The imagination is pleased with the imperceptible transition from brute matter to organized matter, from plants to zoophytes, from zoophytes to animals, from animals to men, from men to genii, from these genii, clad in a light aërial body, to immaterial substances of a thousand different orders, rising from beauty to perfection, up to God Himself. This hierarchy is very pleasing to young men who look upon it as upon the pope and cardinals, followed by the archbishops and bishops, after whom are the vicars, curates and priests, the deacons and subdeacons, then come the monks, and the capuchins bring up the rear.
But there is, perhaps, a somewhat greater distance between God and His most perfect creatures than between the holy father and the dean of the sacred college. The dean may become pope, but can the most perfect genii created by the Supreme Being become God? Is there not infinity between them?
Nor does this chain, this pretended gradation, any more exist in vegetables and animals; the proof is that some species of plants and animals have been entirely destroyed. We have no murex. The Jews were forbidden to eat griffin and ixion, these two species, whatever Bochart may say, have probably disappeared from the earth. Where, then, is the chain?
Supposing that we had not lost some species, it is evident that they may be destroyed. Lions and rhinoceroses are becoming very scarce, and if the rest of the nations had imitated the English, there would not now have been a wolf left. It is probable that there have been races of men who are no longer to be found. Why should they not have existed as well as the whites, the blacks, the Kaffirs, to whom nature has given an apron of their own skin, hanging from the belly to the middle of the thigh; the Samoyeds, whose women have nipples of a beautiful jet.
Is there not a manifest void between the ape and man? Is it not easy to imagine a two-legged animal without feathers having intelligence without our shape or the use of speech – one which we could tame, which would answer our signs, and serve us? And again, between this species and man, cannot we imagine others?
Beyond man, divine Plato, you place in heaven a string of celestial substances, in some of which we believe because the faith so teaches us. But what reason had you to believe in them? It does not appear that you had spoken with the genius of Socrates, and though Heres, good man, rose again on purpose to tell you the secrets of the other world, he told you nothing of these substances. In the sensible universe the pretended chain is no less interrupted.

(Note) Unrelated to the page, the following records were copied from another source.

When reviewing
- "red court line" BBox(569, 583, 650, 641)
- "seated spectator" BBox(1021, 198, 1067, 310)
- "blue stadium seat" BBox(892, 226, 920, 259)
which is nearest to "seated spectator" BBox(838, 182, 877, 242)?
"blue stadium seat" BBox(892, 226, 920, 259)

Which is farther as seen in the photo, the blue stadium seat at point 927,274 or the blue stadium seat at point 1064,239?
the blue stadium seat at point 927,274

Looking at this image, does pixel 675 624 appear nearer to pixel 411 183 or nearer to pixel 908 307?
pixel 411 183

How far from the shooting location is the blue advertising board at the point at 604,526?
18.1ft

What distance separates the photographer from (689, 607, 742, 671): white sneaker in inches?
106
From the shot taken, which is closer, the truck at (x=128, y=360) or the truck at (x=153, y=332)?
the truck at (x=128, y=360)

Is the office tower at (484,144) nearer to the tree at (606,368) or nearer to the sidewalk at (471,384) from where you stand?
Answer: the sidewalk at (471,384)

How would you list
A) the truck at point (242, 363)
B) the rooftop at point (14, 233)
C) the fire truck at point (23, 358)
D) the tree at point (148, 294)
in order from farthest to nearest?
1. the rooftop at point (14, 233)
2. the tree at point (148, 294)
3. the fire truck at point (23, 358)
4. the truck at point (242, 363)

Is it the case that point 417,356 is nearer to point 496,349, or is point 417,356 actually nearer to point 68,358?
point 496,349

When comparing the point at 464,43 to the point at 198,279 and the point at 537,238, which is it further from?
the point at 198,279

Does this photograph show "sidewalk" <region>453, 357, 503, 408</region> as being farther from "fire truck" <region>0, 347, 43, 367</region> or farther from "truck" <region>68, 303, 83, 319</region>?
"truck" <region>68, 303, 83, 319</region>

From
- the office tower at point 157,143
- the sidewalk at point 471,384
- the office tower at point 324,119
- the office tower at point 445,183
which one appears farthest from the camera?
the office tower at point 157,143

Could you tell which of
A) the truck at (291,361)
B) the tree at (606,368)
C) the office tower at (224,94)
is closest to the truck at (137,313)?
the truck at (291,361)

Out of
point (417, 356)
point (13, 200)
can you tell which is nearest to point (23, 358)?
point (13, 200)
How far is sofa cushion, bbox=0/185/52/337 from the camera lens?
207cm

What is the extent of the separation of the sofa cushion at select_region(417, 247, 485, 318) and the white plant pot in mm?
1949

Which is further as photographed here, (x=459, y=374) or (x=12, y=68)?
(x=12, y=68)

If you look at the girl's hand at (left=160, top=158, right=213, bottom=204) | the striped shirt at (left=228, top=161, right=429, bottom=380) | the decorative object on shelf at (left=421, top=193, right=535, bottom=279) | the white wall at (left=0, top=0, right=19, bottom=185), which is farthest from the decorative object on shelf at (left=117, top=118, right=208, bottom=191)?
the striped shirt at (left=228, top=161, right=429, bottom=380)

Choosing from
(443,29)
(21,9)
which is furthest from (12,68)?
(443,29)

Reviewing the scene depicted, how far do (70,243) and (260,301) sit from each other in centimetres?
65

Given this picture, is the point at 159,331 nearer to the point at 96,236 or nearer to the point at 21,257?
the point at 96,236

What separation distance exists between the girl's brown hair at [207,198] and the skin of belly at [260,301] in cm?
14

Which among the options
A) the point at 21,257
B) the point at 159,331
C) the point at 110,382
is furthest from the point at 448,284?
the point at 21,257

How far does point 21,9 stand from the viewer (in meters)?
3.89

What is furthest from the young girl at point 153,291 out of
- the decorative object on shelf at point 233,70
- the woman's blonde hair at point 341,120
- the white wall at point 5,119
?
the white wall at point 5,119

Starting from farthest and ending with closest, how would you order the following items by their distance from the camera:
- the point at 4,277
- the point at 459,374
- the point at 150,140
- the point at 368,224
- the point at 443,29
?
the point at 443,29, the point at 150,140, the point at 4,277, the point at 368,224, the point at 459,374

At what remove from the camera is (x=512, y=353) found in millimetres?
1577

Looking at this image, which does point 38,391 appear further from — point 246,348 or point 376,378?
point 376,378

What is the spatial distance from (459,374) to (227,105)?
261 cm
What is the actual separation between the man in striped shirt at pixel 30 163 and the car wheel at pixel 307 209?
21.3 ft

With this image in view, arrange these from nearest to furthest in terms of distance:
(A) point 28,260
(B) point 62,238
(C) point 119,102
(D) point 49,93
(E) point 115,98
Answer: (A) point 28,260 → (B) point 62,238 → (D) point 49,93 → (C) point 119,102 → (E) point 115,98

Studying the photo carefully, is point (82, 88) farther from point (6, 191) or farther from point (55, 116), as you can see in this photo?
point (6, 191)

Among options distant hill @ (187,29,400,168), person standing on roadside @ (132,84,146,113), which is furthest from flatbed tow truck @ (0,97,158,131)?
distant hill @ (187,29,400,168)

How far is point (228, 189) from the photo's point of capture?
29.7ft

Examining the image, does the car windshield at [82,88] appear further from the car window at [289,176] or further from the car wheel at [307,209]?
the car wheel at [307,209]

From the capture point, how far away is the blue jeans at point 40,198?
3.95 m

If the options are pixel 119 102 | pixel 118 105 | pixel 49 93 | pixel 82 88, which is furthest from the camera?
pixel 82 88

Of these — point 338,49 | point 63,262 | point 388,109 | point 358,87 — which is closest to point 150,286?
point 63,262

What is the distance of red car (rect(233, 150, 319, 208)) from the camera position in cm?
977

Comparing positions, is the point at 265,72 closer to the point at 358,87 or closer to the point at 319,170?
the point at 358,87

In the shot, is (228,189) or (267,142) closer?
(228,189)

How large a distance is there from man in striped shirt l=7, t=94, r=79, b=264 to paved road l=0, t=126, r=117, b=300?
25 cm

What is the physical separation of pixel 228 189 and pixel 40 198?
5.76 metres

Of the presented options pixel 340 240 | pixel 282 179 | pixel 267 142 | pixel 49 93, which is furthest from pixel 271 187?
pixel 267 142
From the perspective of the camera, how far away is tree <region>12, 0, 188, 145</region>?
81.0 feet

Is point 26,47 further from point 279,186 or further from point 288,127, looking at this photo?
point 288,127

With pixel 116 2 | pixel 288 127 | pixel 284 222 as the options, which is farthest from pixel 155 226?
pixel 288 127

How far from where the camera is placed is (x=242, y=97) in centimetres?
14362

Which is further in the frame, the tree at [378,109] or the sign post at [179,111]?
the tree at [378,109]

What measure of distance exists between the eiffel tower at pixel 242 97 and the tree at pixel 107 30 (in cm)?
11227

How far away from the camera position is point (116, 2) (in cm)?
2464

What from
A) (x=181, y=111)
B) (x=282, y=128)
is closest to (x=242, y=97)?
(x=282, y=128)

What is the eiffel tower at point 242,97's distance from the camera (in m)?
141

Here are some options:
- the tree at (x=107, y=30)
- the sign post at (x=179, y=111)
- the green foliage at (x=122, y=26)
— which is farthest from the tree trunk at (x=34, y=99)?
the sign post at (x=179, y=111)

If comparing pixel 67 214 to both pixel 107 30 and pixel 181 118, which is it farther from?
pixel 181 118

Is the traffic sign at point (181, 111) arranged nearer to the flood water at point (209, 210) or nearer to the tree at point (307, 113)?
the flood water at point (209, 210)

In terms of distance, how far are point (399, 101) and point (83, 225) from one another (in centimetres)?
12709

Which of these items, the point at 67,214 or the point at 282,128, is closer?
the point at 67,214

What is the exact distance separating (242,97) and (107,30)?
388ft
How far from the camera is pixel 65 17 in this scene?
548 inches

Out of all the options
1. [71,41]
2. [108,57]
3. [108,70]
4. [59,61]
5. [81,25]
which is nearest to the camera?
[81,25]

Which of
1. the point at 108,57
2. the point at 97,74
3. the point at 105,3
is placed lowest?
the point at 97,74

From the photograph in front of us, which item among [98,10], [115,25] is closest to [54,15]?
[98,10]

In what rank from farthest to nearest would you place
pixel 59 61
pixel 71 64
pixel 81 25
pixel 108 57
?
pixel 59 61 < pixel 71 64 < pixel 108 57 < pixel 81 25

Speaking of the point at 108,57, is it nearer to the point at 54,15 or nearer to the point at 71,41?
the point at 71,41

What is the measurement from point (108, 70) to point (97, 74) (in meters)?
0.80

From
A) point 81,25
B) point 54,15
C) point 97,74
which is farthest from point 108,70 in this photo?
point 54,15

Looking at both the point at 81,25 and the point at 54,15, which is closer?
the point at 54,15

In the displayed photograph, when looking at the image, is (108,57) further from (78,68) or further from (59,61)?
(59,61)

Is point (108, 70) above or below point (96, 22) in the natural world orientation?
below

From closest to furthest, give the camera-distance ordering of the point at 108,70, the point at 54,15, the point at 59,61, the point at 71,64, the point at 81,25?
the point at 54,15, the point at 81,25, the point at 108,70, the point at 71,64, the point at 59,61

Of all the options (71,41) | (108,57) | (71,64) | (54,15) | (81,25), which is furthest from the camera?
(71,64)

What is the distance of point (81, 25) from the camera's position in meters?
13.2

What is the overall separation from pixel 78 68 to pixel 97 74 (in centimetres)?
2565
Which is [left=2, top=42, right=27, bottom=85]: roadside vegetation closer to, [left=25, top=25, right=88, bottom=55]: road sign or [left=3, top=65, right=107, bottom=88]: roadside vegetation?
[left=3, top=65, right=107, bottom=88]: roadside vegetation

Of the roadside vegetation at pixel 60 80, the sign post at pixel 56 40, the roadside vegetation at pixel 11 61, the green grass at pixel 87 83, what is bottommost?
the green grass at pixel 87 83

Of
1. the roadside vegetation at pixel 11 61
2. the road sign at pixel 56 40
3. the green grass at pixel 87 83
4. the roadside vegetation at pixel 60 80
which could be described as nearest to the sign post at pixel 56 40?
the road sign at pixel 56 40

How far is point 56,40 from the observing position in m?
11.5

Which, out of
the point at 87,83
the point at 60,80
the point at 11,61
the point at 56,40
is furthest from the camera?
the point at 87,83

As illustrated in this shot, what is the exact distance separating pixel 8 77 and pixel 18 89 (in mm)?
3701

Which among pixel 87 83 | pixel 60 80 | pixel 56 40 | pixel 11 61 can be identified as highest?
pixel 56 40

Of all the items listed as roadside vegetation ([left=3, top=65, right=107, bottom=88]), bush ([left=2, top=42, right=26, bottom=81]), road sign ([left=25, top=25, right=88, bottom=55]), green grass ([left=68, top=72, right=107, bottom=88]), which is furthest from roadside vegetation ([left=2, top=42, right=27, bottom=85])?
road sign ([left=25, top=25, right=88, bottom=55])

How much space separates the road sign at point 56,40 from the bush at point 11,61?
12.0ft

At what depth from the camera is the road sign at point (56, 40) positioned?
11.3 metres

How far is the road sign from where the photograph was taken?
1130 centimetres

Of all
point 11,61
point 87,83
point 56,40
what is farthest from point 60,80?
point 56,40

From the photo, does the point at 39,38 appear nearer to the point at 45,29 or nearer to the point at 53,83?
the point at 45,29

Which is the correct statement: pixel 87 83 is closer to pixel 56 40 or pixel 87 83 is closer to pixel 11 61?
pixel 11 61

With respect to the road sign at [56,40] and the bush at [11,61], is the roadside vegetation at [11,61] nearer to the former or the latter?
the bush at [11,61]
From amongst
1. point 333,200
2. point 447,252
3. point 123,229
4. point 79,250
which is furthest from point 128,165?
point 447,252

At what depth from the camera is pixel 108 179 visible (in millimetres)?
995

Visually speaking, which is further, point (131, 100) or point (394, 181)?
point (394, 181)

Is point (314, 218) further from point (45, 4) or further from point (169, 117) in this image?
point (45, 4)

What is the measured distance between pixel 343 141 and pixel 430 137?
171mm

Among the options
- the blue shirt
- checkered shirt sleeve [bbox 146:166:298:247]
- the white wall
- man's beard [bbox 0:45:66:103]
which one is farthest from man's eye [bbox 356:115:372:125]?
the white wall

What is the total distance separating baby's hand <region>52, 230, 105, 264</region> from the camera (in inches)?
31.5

What gradation, I pray you, is there among the planets? The moon is forty times smaller than our globe. Travelling from the moon through space, you find Venus, about as large as the earth. From thence you go to Mercury, which revolves in an ellipsis very different from the circular orbit of Venus; it is twenty-seven times smaller than the earth, the sun is a million times larger, and Mars is five times smaller. The latter goes his round in two years, his neighbor Jupiter in twelve, and Saturn in thirty; yet Saturn, the most distant of all, is not so large as Jupiter. Where is the pretended gradation?
And then, how, in so many empty spaces, do you extend a chain connecting the whole? There can certainly be no other than that which Newton discovered – that which makes all the globes of the planetary world gravitate one towards another in the immense void.
Oh, much admired Plato! I fear that you have told us nothing but fables, that you have spoken to us only as a sophist! Oh, Plato! you have done more mischief than you are aware of. How so? you will ask. I will not tell you.